__Page extract__:
******
I am trying to use the base R function list.files()
to return a list of file names (.txt files) so that I can import them in an automated way instead of writing a read.table()
line per file.
Here is the problem that I'm encountering:
Using the list.files()
function, I get the following output:
> list.files(pattern = "\\.txt$")
[1] "~$ DD - maskedfiletitle.txt"
[2] "~$ KP - maskedfiletitle.txt"
[3] "TF DD - maskedfiletitle.txt"
[4] "TL XF - maskedfiletitle.txt"
[5] "UR FG - maskedfiletitle.txt"
[6] "VB PD - maskedfiletitle.txt"
[7] "VS KP - maskedfiletitle.txt"
The desired output is the following:
[1] "TF DD - maskedfiletitle.txt"
[2] "TL XF - maskedfiletitle.txt"
[3] "UR FG - maskedfiletitle.txt"
[4] "VB PD - maskedfiletitle.txt"
[5] "VS KP - maskedfiletitle.txt"
It seems to always return the first and last file in the folder with the first two characters replaced by "~$". Obviously, if the next step is to read these files it will give an error message saying that the "~$" file does not exist.
For now I have worked around this by simply removing the first two elements. However, I have no answer as to why this behaviour occurs.
I have tried removing all non .txt files from the folder and rewriting the function to use different arguments:
> list.files(all.files = FALSE, no.. = TRUE)
[1] "~$ DD - maskedfiletitle.txt"
[2] "~$ KP - maskedfiletitle.txt"
[3] "TF DD - maskedfiletitle.txt"
[4] "TL XF - maskedfiletitle.txt"
[5] "UR FG - maskedfiletitle.txt"
[6] "VB PD - maskedfiletitle.txt"
[7] "VS KP - maskedfiletitle.txt"
This, however, also gives me the first and last file with the first two characters changed to "~$".
Now, it's not a critical error or anything, but I'm interested in learning where this behaviour comes from. I have read through the help section of the function and I've searched a bit on the web but I cannot find anything that explains it and I am quite stumped.
Do let me know if I need to provide more information!
Usually any file that starts with ~$
is a temporary file (at least on Windows). If any of your .txt files are currently open, try closing them first.
Otherwise, I thought you might be able to combine the files that end with .txt
and files that don't start with ~$
conditions into one regex to use in the pattern
argument (using "^(?!~\\$).*\\.txt$"
). However, the pattern
argument in list.files
doesn't support negative lookahead directly, so you need to do it in two steps:
.txt
(as you've already done)~$
my_files <- list.files(pattern = "\\.txt$")
txt_files <- my_files[!grepl("^~\\$", my_files)]
******
__Dataset content__:
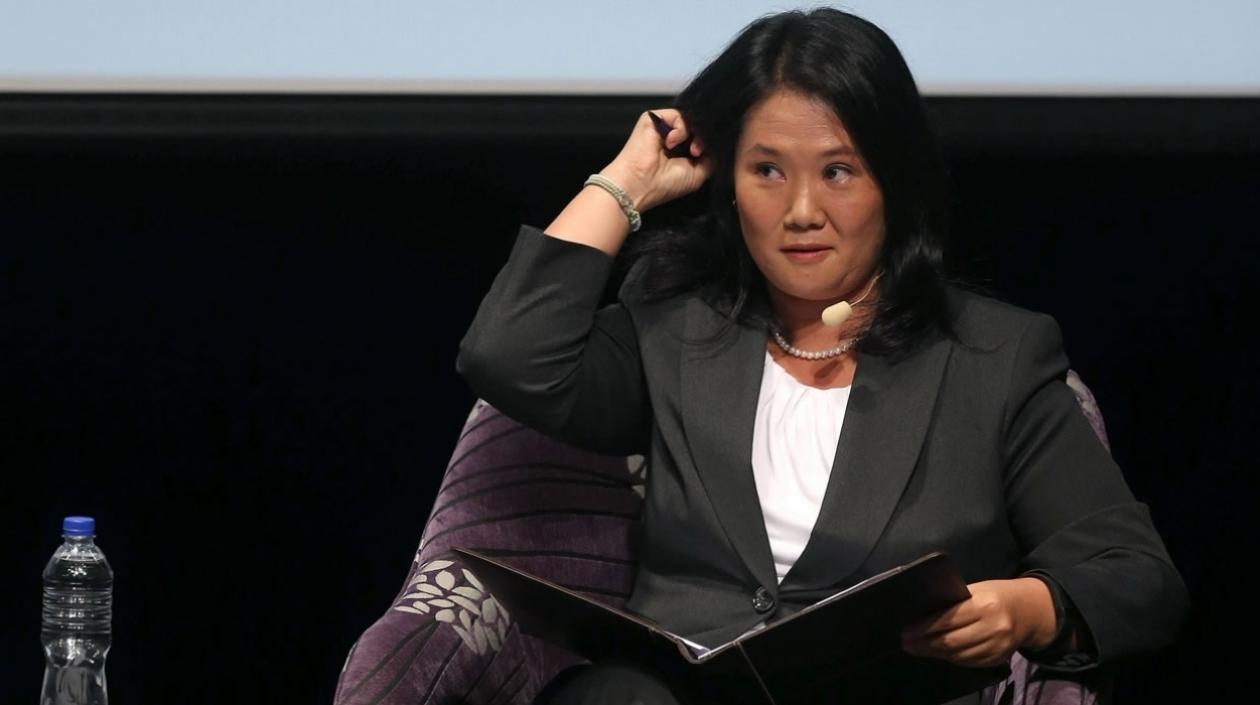 Keiko Fujimori.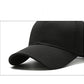 Simple Unisex Casual Baseball Cap Minimalist - Big Head Circumference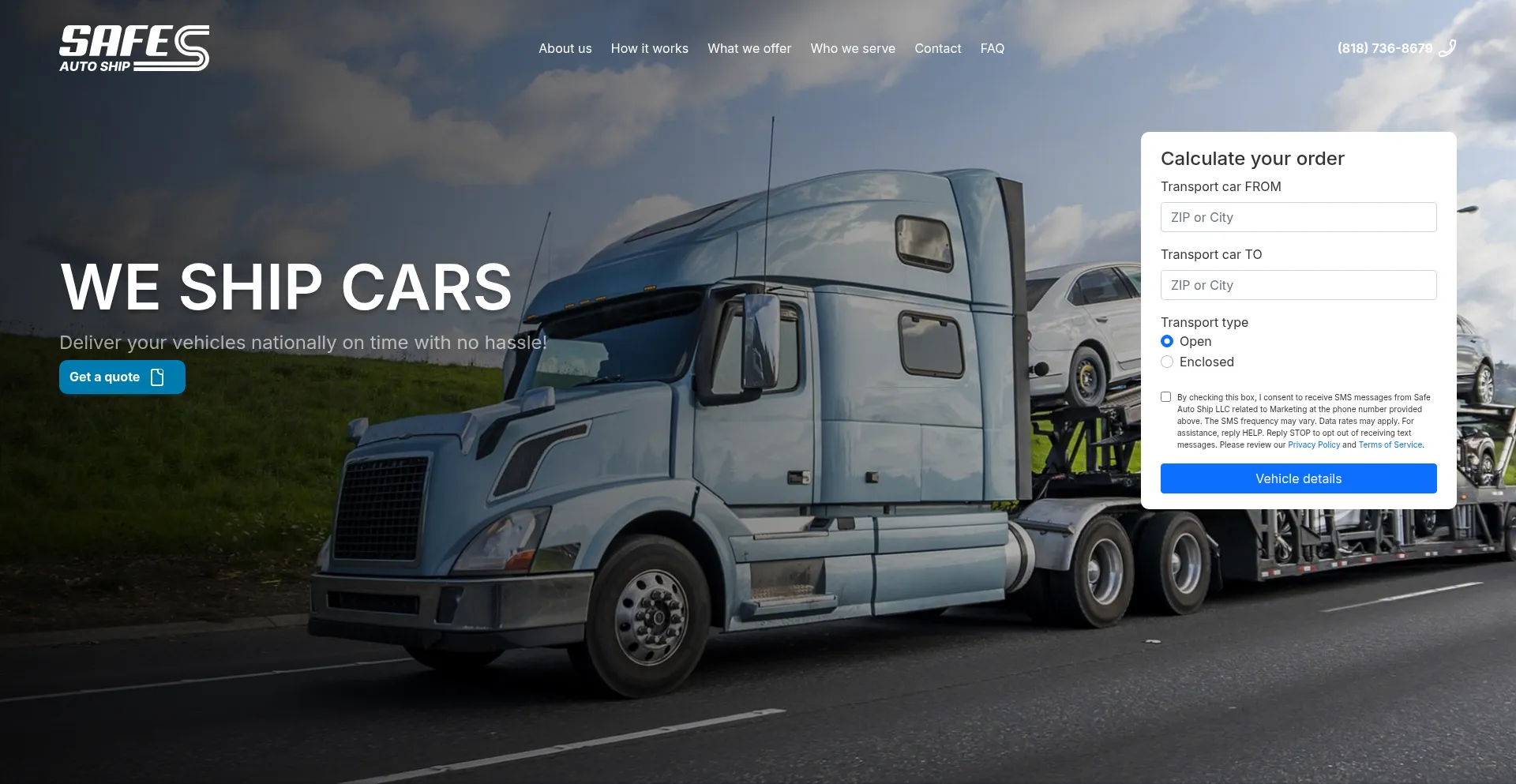 Safeautoship.com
******
__Exercises to complete__:
- A) In the list.files() thread, shorten the paragraph beginning "Usually any file that starts with" while keeping its main facts.
- B) From the list.files() thread, set down word for word the passage starting at "The desired output" and ending at "does not exist.".

__Solution set__:
- A) Files whose names start with ~$ are usually temporary files, at least on Windows. Closing any open .txt files first may fix the problem.

- B)
The desired output is the following:
[1] "TF DD - maskedfiletitle.txt"
[2] "TL XF - maskedfiletitle.txt"
[3] "UR FG - maskedfiletitle.txt"
[4] "VB PD - maskedfiletitle.txt"
[5] "VS KP - maskedfiletitle.txt"
It seems to always return the first and last file in the folder with the first two characters replaced by "~$". Obviously, if the next step is to read these files it will give an error message saying that the "~$" file does not exist.